Saying goodbye to Winamp
Well, it’s not FOSS but proprietary freeware. It also doesn’t run on Linux, just Windows, Mac and Android. However, many will remember that it was once absolutely the coolest way to play music on a PC. On Wednesday the Winamp folks announced they’ll be shutting down on December 20. We received the news via PCWorld:
“The announcement itself was a whimper—a small banner notification on the Winamp website—rather than a bang, and the end seems sadly appropriate. The skinnable media player was all the rage at the turn of the century, but barely made a peep since being acquired by AOL in 1999.”
But wait, maybe Winamp will get a reprieve, as we learned the very next day:
“But today Techcrunch has learned that AOL is talks with Microsoft to sell Winamp, along with Shoutcast, a media streaming service also developed by Nullsoft. We have also learned that AOL has been planning to announce the closure of Shoutcast next week.”
Hmmm… Winamp as a Microsoft product? That should destroy any nostalgic yearnings we might have had for the product.

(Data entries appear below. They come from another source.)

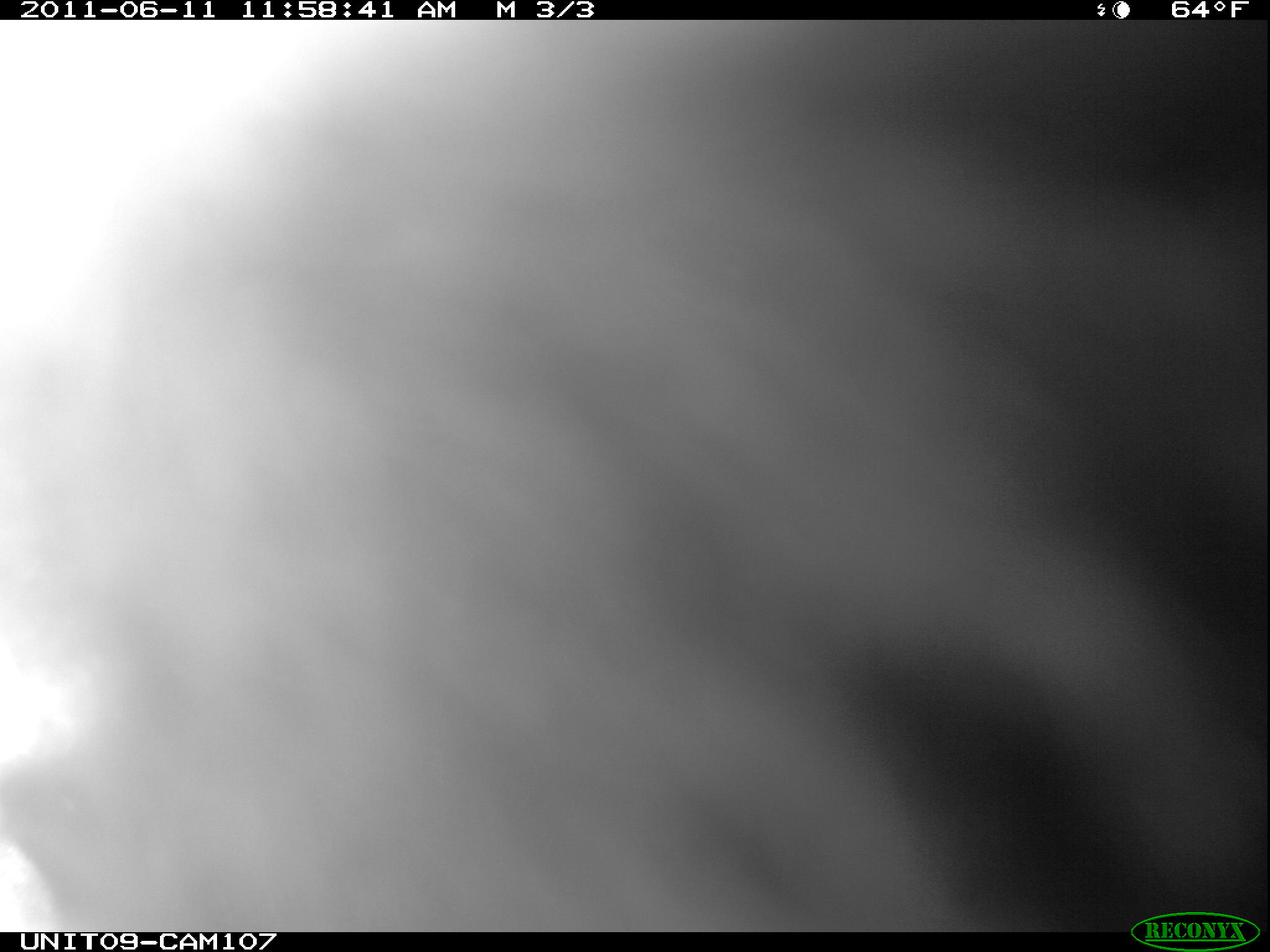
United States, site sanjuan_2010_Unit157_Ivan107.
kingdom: Animalia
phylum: Chordata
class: Mammalia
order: Carnivora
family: Ursidae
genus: Ursus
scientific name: Ursus americanus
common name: american black bear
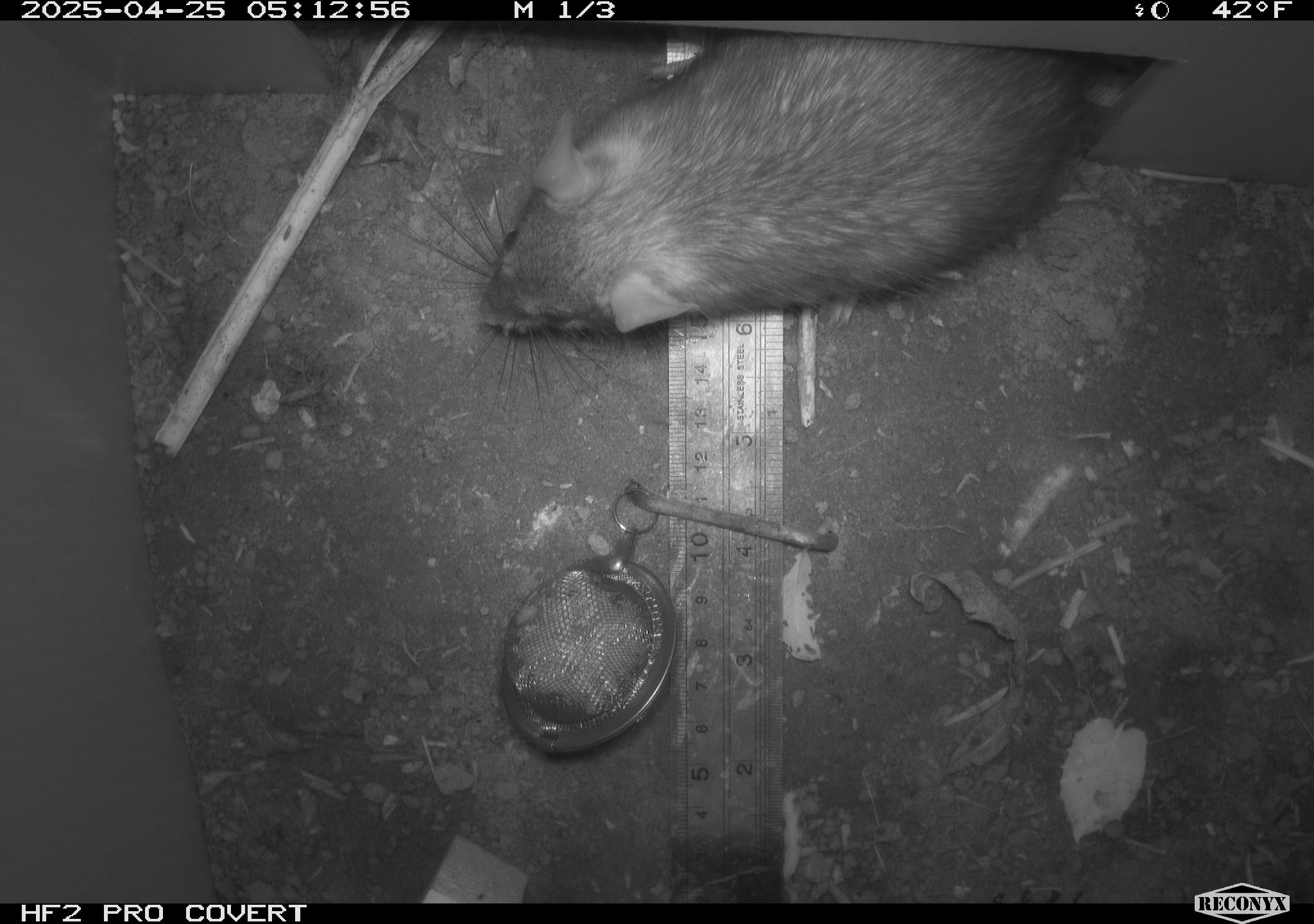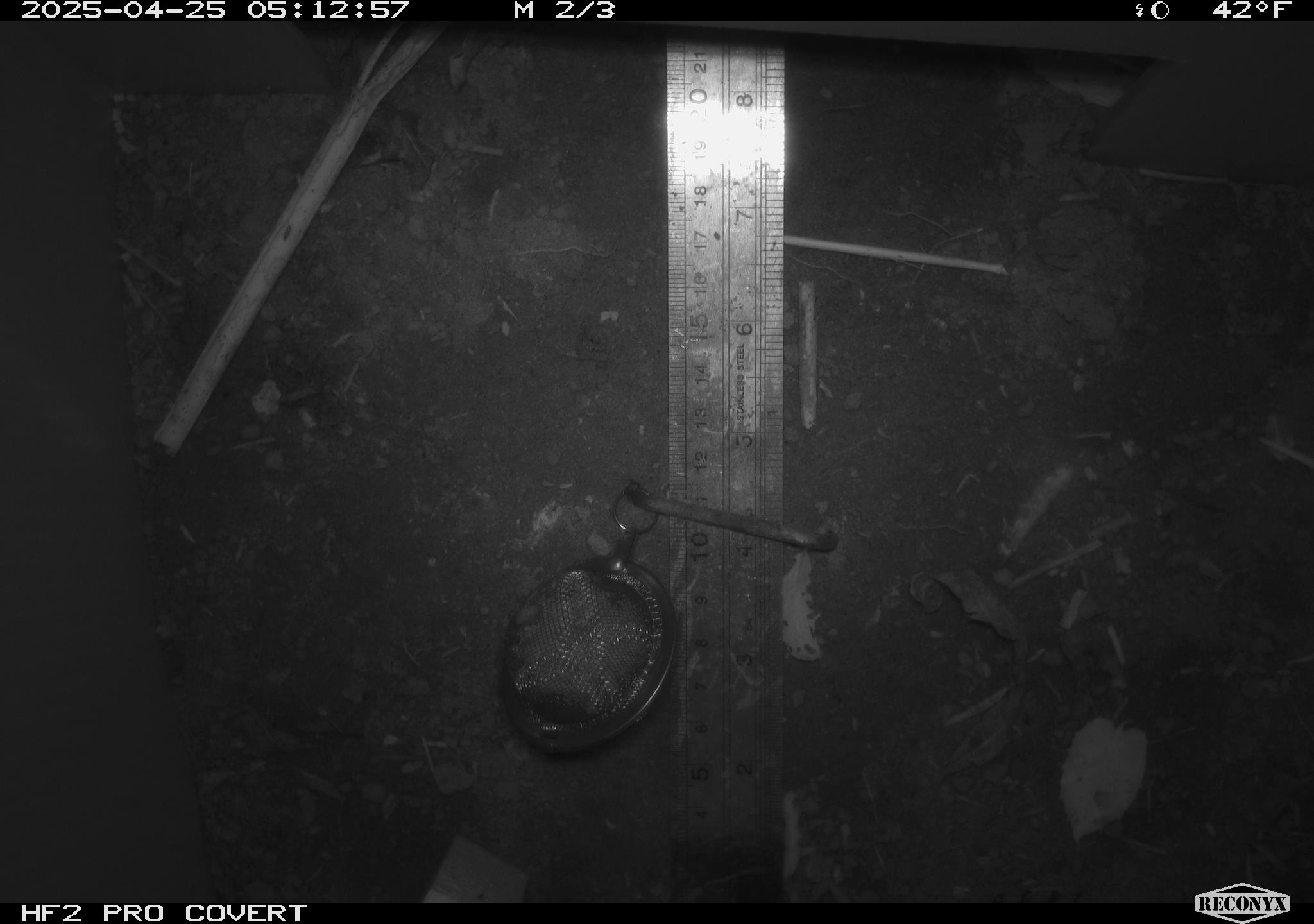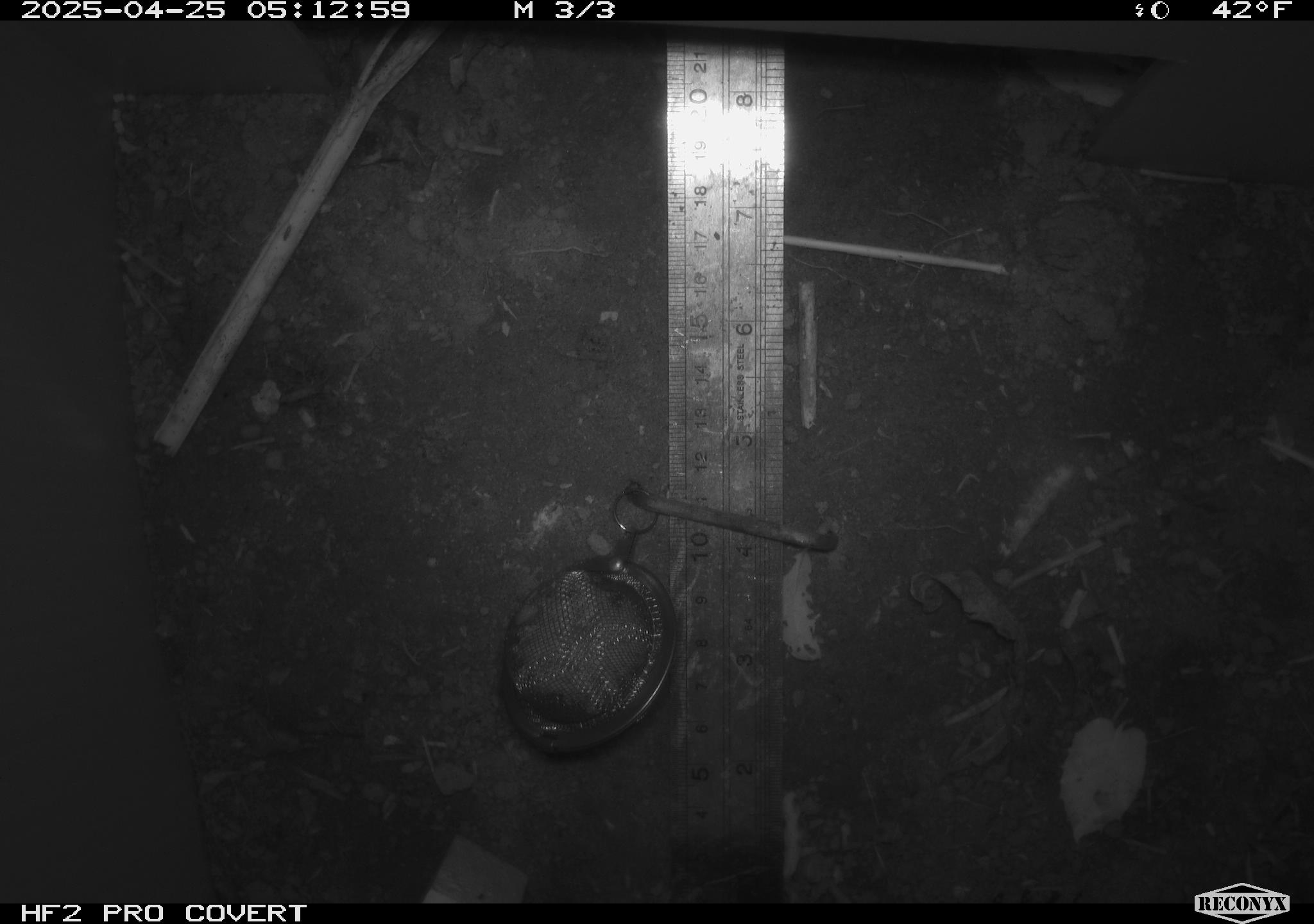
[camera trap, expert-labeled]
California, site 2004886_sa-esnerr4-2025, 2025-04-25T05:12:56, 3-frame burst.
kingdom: Animalia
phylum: Chordata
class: Mammalia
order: Rodentia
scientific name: Rodentia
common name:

That does it for this week. Until next time, may the FOSS be with you…
Re Mint. From what I have read, the Ubuntu dev was refering to LMDE, (Linux Mint Debian Edition) which, apparently, did not get the constantly updated Firefox. (I believe it was Firefox 17 which had the security fault, as the Tor network found out). This has not been sorted.
To put minds at rest, my Mint 15 has always received Firefox updates. So, I have no worries.
Cheers
Richard
p.s. Mint 16 RC works a treat.
SORRY. My typo. Should read
This has NOW been sorted.
I don’t want to start a flame war with Clem.
Richard
An amazing week in FOSS indeed. So let me get this straight…whoever uses SSH w/RC4 is in violation of this patent?…does this include home users who have their own little private network and are testing out various distros of Linux? because if so there’s like MILLIONS of people that fit that description! As for Google, I qwon’t even go into detail but I see them becoming more and more like the “Microsoft” for the next generation….constantly getting “caught” doing things they KNOW they’re not supposed to do….just liek the NSA…hmm….coincidence?..LOL! I mean the gov’t only NOW realizes that there’s been breaches, with back-doors no less?…who was minding the store?…where was their attention diverted to that they couldn’t see this? I guess its just typical U.S. gov’t practices, and lastly…i will definitely miss WinAmp…I used it from its inception right through to Windows XP! I had so many skins and customizations on that thing…that sometimes I couldn’t find the volume or shut-down button when I MOST needed to! (When the Network manager walked into the NOC…or the surprise visit from the CIO!) ahh…..fond memories indeed!